Nuevos Santos para la Iglesia Universal

El Papa Francisco elevó a los altares al arzobispo salvadoreño Oscar Arnulfo Romero, mártir, y al Papa Pablo VI en una ceremonia el Domingo 14 de octubre del presente año. La ceremonia coincidió con una importante reunión sobre la juventud para dar energía a la Iglesia.

El Papa certificó los milagros atribuidos a Romero y Pablo VI, lo que allanó el camino a la canonización.

Pablo VI, quien dirigió la Iglesia Católica Romana desde 1963 hasta su muerte en 1978, será el tercer papa que Francisco convierte en santo después de Juan XXIII y Juan Pablo II. Quien durante su Pontificado marcó los lineamientos de una Iglesia para los nuevos tiempos.

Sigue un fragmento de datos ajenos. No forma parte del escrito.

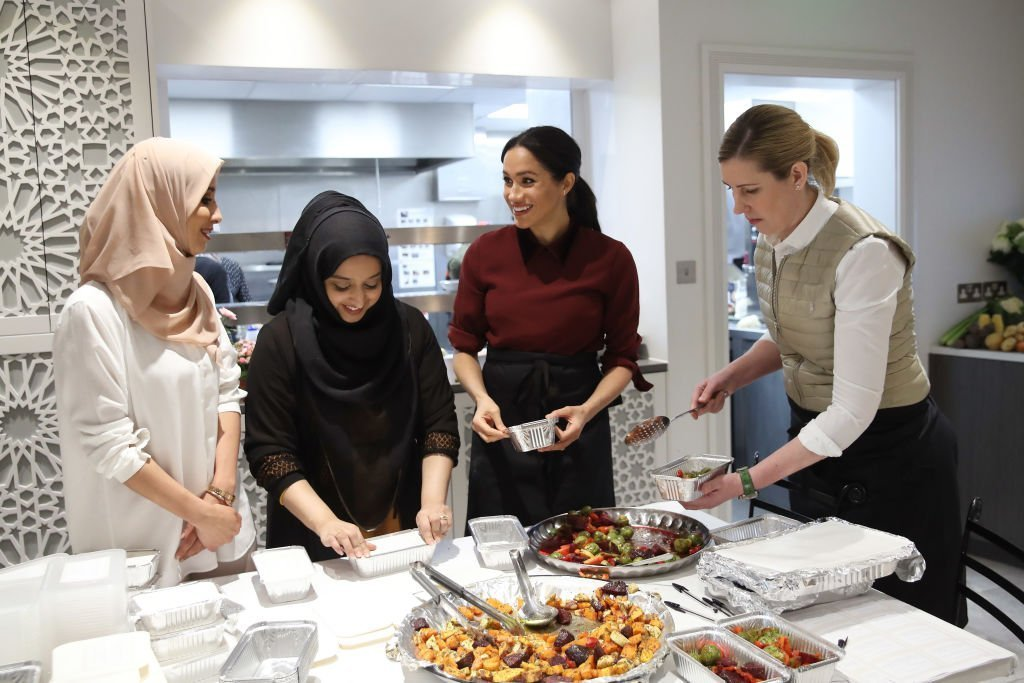 Meghan, Duchess of Sussex with chef Clare Smyth (R) and kitchen co-ordinator Zaheera Sufyaan (2L) as she visits the Hubb Community Kitchen. | Photo: Getty Images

Romero, fue un Obispo que se destacó por su defensa de los más pobres y desposeídos, los afligidos y marginados, defensor de los que sufrieron injusticias sociales y políticas, por esa razón fue abatido – asesinado – el 24 de marzo de 1980 cuando oficiaba misa. La dictadura militar salvadoreña se oponía enérgicamente a la prédica de Romero al inicio de la guerra civil, que se prolongó hasta 1992.